--- What the exercise asks ---
Give back all of the data exactly as it stands, with the pictures removed.

┄┄┄┄┄┄┄┄┄┄

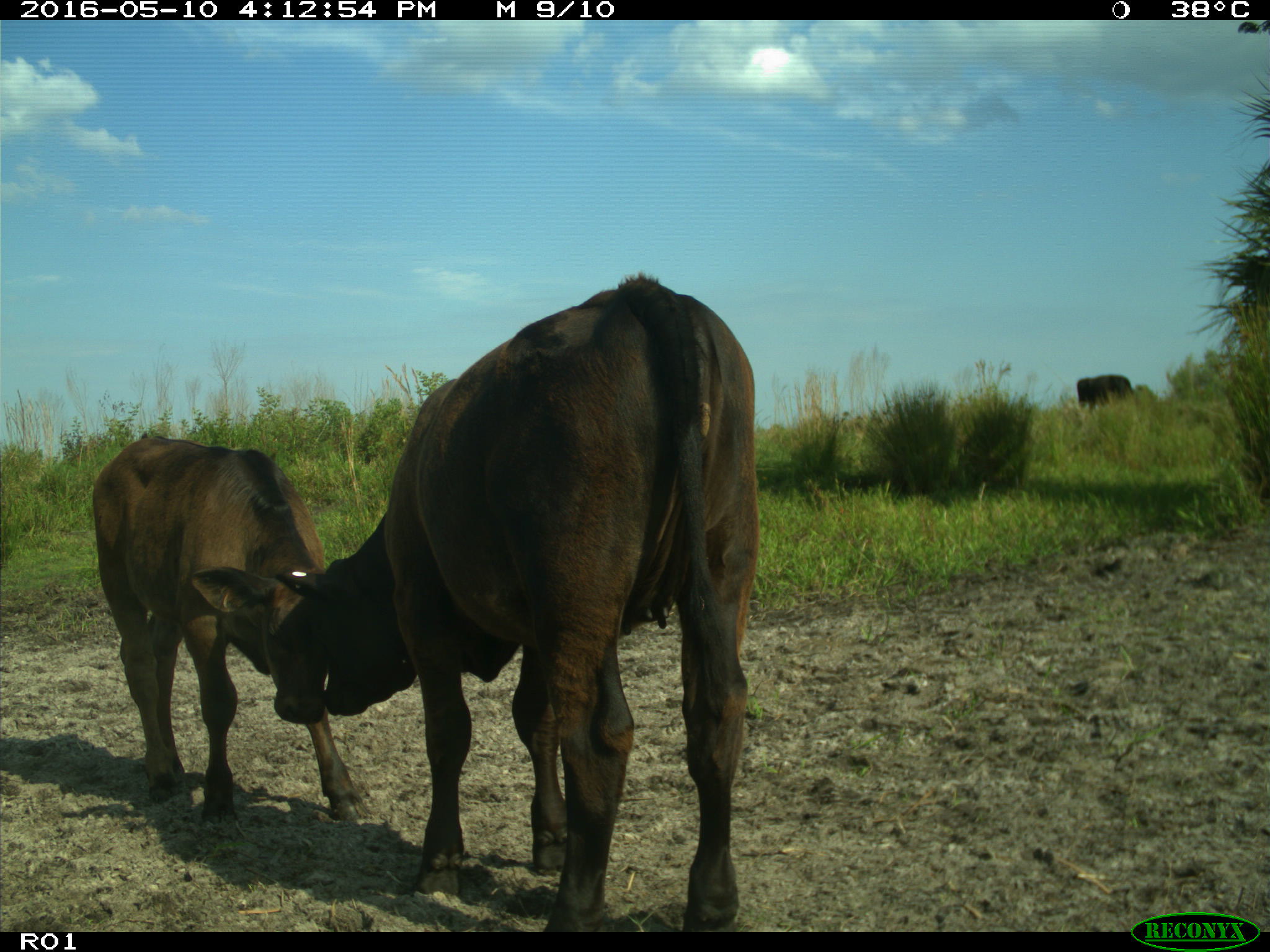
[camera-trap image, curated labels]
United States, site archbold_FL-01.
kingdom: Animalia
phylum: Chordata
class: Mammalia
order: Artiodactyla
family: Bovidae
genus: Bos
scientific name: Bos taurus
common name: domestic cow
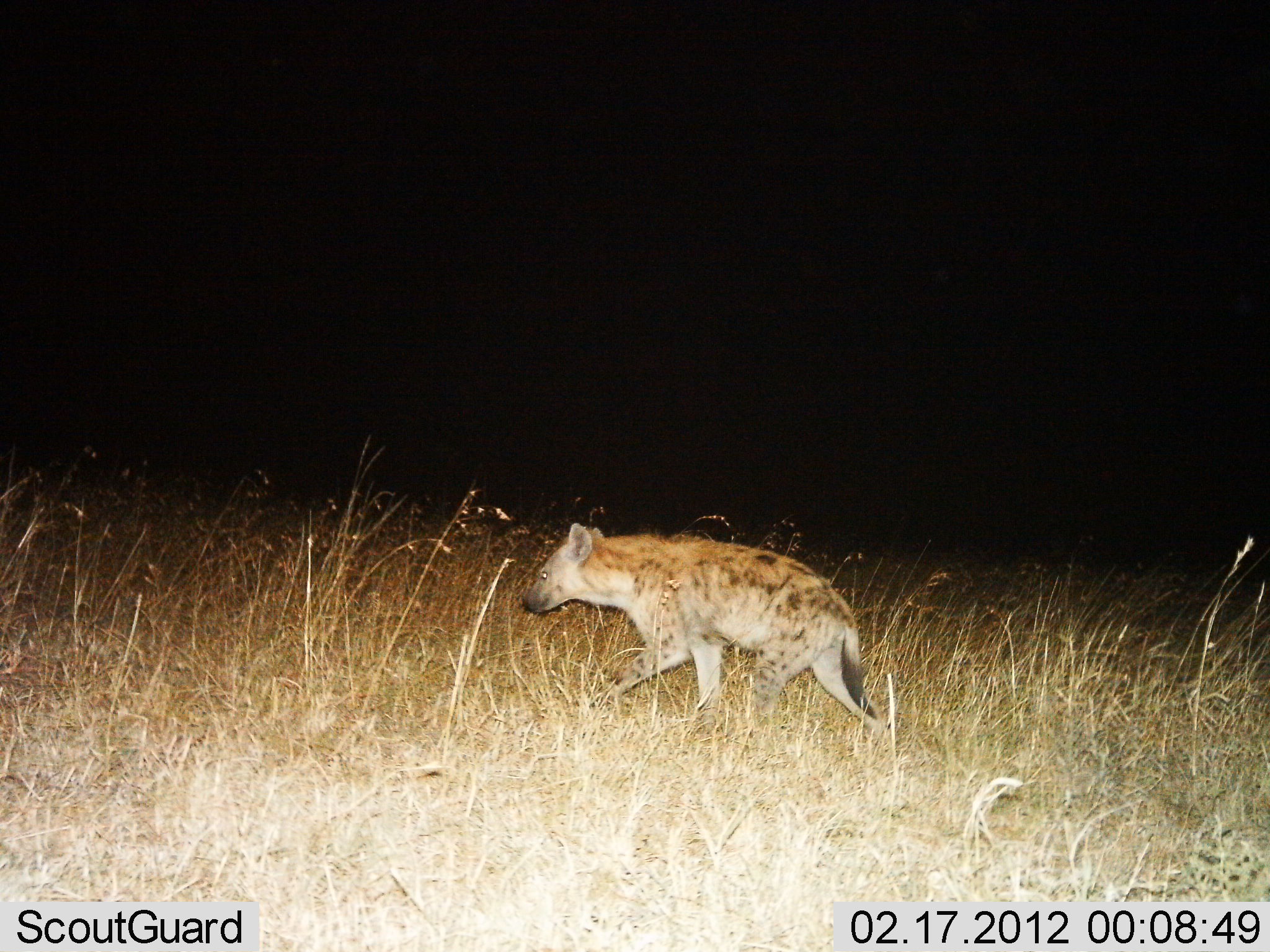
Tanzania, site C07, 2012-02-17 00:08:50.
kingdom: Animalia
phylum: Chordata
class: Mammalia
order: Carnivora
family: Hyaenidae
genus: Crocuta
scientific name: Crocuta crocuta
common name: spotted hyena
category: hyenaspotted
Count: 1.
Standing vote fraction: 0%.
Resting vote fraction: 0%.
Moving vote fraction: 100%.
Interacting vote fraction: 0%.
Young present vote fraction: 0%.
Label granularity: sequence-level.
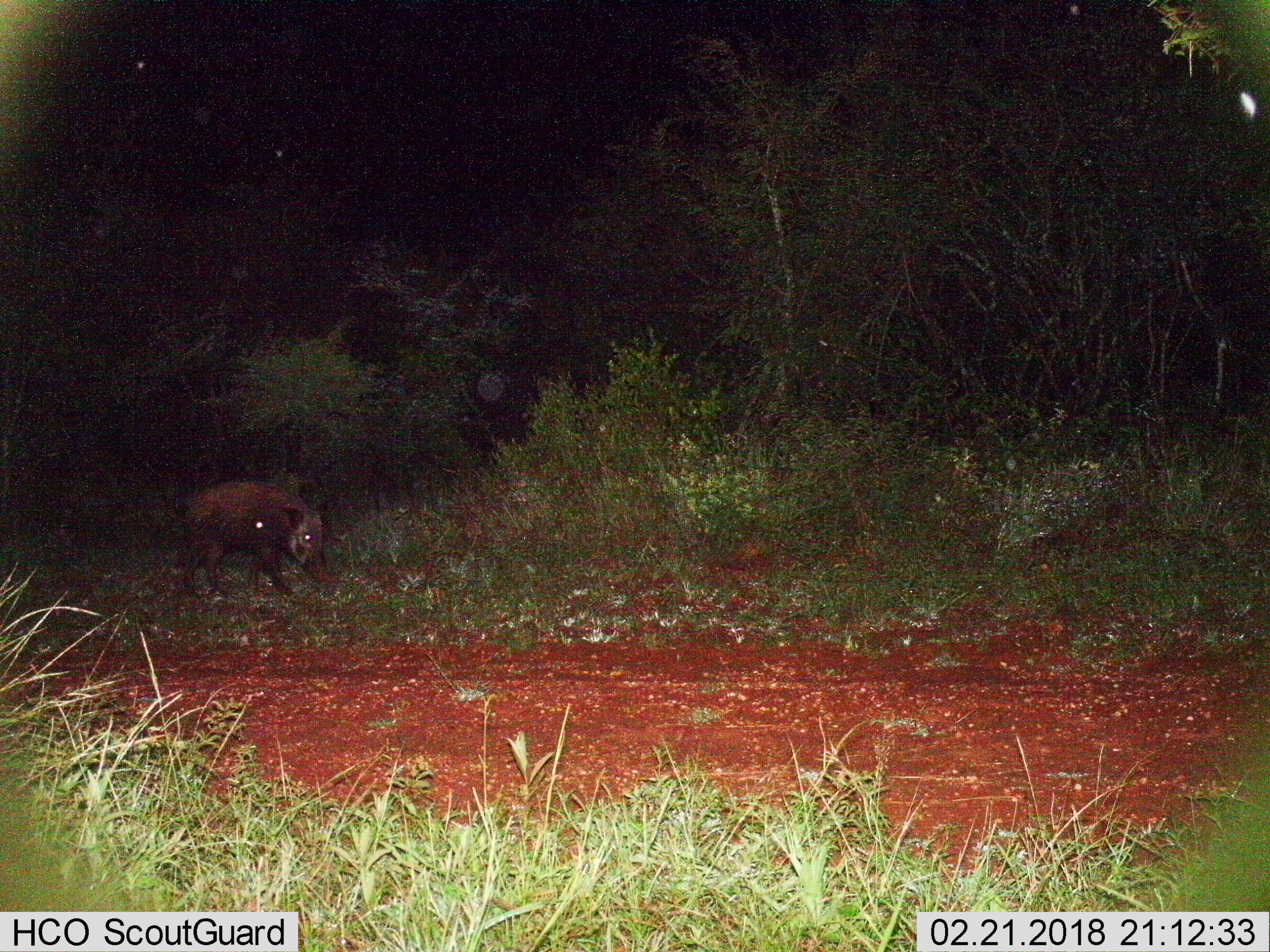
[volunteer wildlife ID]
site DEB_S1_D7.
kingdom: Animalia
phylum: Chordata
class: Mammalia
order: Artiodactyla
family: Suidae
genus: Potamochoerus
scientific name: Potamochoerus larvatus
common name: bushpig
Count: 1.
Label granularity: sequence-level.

┄┄┄┄┄┄┄┄┄┄

--- Answer for this exercise ---
[camera-trap image, curated labels]
United States, site archbold_FL-01.
kingdom: Animalia
phylum: Chordata
class: Mammalia
order: Artiodactyla
family: Bovidae
genus: Bos
scientific name: Bos taurus
common name: domestic cow
Tanzania, site C07, 2012-02-17 00:08:50.
kingdom: Animalia
phylum: Chordata
class: Mammalia
order: Carnivora
family: Hyaenidae
genus: Crocuta
scientific name: Crocuta crocuta
common name: spotted hyena
category: hyenaspotted
Count: 1.
Standing vote fraction: 0%.
Resting vote fraction: 0%.
Moving vote fraction: 100%.
Interacting vote fraction: 0%.
Young present vote fraction: 0%.
Label granularity: sequence-level.
[volunteer wildlife ID]
site DEB_S1_D7.
kingdom: Animalia
phylum: Chordata
class: Mammalia
order: Artiodactyla
family: Suidae
genus: Potamochoerus
scientific name: Potamochoerus larvatus
common name: bushpig
Count: 1.
Label granularity: sequence-level.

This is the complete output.